Thanks, and that is really cool! No need for such a device down here, the coldest we got this 'winter' was in the low 40's...


----------



## bluedozer (Sep 8, 2013)

I see your from FL. We had a few nights with wind chill close to -40 f in MI this winter.


----------



## hashbrown (Mar 17, 2013)

It was 90 here last friday and spitting snow today. My thermal underwear is irritating my sunburn!


----------



## DickyT (Jan 29, 2014)

hashbrown said:


> It was 90 here last friday and spitting snow today. My thermal underwear is irritating my sunburn!


:rofl:

:cheers:


----------



## Katey (Aug 5, 2013)

Wow... Impressive!

Dicky, my dad has built a platform that has pressboard wood on the top, he poured a product that looks like fiberglass resin over it about a 1/4 the inch thick to seal it up. Not sure if that would work for your kitchen island. It's pretty tough stuff and it's clear.

we are what we do repeatedly. excellence is then not an act, but a habit. - Aristotle


----------



## DickyT (Jan 29, 2014)

My island is polyeurethane coated, so sealed and food safe!

I built an organizer for my wife's side of the closet today.
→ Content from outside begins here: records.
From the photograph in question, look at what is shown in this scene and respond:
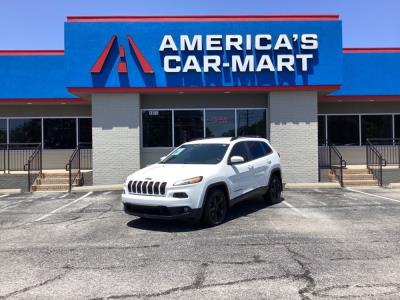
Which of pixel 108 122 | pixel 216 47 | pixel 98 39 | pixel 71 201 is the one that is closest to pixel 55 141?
pixel 108 122

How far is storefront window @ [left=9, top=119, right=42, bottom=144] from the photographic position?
18484 mm

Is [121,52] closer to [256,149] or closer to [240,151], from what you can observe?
[256,149]

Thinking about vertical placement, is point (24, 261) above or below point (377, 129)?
below

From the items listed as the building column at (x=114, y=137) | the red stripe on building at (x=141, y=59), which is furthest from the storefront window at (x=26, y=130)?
the red stripe on building at (x=141, y=59)

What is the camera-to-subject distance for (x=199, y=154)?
362 inches

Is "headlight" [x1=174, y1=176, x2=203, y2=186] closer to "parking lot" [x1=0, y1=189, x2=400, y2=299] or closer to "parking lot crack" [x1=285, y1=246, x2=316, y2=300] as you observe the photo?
"parking lot" [x1=0, y1=189, x2=400, y2=299]

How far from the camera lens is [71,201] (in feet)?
39.9

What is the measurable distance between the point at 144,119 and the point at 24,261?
10.4 m

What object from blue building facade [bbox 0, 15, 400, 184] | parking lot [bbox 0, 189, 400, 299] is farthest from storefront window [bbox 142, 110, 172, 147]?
parking lot [bbox 0, 189, 400, 299]

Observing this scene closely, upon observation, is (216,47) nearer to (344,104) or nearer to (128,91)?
(128,91)

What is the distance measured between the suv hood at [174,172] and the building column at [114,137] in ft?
22.3

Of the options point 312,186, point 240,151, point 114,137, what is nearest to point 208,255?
point 240,151

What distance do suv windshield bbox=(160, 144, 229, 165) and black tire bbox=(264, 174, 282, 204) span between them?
2.05 m

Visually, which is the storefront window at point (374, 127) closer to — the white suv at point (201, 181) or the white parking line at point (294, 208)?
the white parking line at point (294, 208)
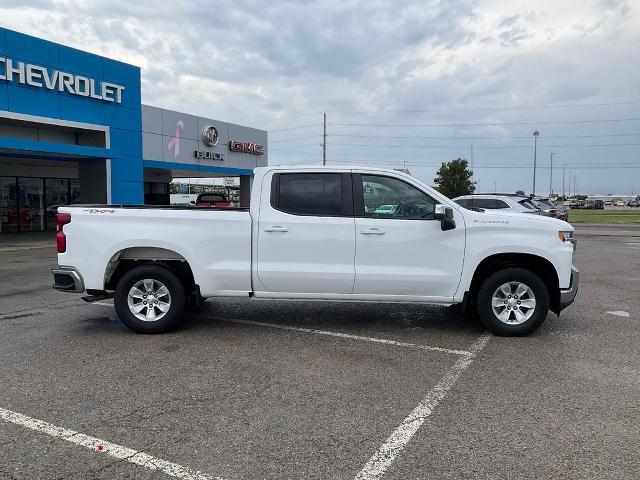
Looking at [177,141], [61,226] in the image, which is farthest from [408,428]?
[177,141]

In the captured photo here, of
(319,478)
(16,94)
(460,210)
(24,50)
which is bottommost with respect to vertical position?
(319,478)

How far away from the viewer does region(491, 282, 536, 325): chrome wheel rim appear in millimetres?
6238

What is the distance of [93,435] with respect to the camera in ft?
12.1

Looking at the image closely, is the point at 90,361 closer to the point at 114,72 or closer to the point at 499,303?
the point at 499,303

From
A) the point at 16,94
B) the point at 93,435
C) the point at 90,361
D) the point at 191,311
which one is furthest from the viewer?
the point at 16,94

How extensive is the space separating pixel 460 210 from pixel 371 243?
1.13 m

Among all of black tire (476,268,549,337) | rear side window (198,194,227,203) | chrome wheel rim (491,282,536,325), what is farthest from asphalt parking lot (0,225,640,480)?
rear side window (198,194,227,203)

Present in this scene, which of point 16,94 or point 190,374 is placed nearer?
point 190,374

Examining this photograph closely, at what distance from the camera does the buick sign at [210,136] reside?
29219 millimetres

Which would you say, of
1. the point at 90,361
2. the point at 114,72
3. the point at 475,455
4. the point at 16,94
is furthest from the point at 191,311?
the point at 114,72

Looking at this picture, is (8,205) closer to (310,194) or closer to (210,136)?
(210,136)

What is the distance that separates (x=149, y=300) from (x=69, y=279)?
37.6 inches

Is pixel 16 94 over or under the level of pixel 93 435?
over

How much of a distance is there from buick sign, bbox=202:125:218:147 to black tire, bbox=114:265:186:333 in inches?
946
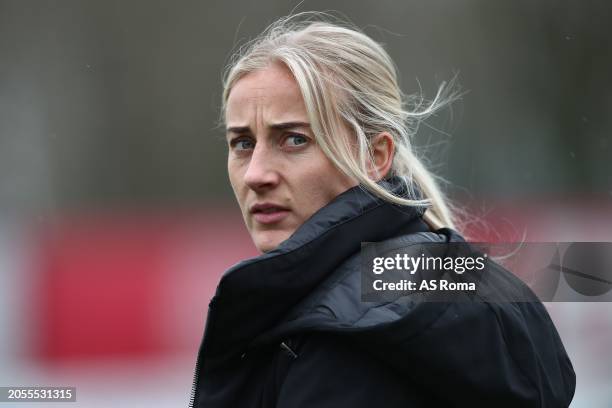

The off colored wood is scavenged,
But the same 1x12 white pine that I made the rest out of, just stained.

When money allows I will do my side and the back wall. Project cost $85 in lumber. If I had not been so lazy I could have only spent $60 on lumber and edge joined and planed it square myself. The extra $25 would have been at least 2 hours extra work in tool setup and work, and yielded more scrap from the sniping on the ends of the planed boards, so would have been about $70 do to another plank needed.


----------



## ::::COACH:::: (Apr 4, 2012)

Nice stuff DickyT!!!i have a bunch of wood....I need you to build me stuff!!! Lol! The only thing I built has been a spring pole...lol!


----------



## DickyT (Jan 29, 2014)

::::COACH:::: said:


> Nice stuff DickyT!!!i have a bunch of wood....I need you to build me stuff!!! Lol! The only thing I built has been a spring pole...lol!


Thanks COACH! If I'm ever in your neck of the woods I'd be happy to build some stuff for ya :cheers: It is relaxing for me and a great sense of pride when done.

I can't wait to have the budget to finish up the rest of the closet and get it stained.


----------



## OldFortKennels (Mar 10, 2006)

Recently I have been doing some leatherwork..........


----------



## ThaLadyPit (Oct 12, 2008)

Very nice Andy! So glad to see you stop by. Hope all is well with you and yours.

Mobile.....at the moment....on petguide.com app


----------



## Katey (Aug 5, 2013)

Those are great OFK

we are what we do repeatedly. excellence is then not an act, but a habit. - Aristotle


----------



## DickyT (Jan 29, 2014)

Nice work OFK!


----------



## hashbrown (Mar 17, 2013)

A few of my built not bought projects.


----------



## DickyT (Jan 29, 2014)

Love em all hash, specially the crawlers!


----------



## hashbrown (Mar 17, 2013)

DickyT said:


> Love em all hash, specially the crawlers!


Anyplace to crawl in FL, Dicky?


----------



## bluedozer (Sep 8, 2013)

Probably a little swamp crawling in FL hash. You have a very nice collection of toys. Do you prefer the irok over the tsl?


----------



## hashbrown (Mar 17, 2013)

bluedozer said:


> Probably a little swamp crawling in FL hash. You have a very nice collection of toys. Do you prefer the irok over the tsl?


Yes, the Iroks are stickies the sticky does great on the rocks. I cut the tsl's and it helped them a lot!


----------



## DickyT (Jan 29, 2014)

hashbrown said:


> Anyplace to crawl in FL, Dicky?


Only muddin' down here Hash  A few places for the RC crawlers, but no place for the real rigs to hit the rocks.


----------



## hashbrown (Mar 17, 2013)

Just finished a project for Jacob yesterday. Built him an Easter egg slinging trebuchet. We needed rid of the left over eggs and this does the trick!


----------



## DickyT (Jan 29, 2014)

That is sweet! I love Cata's and Trebs! Using rocks in the wood basket for counter weight?


----------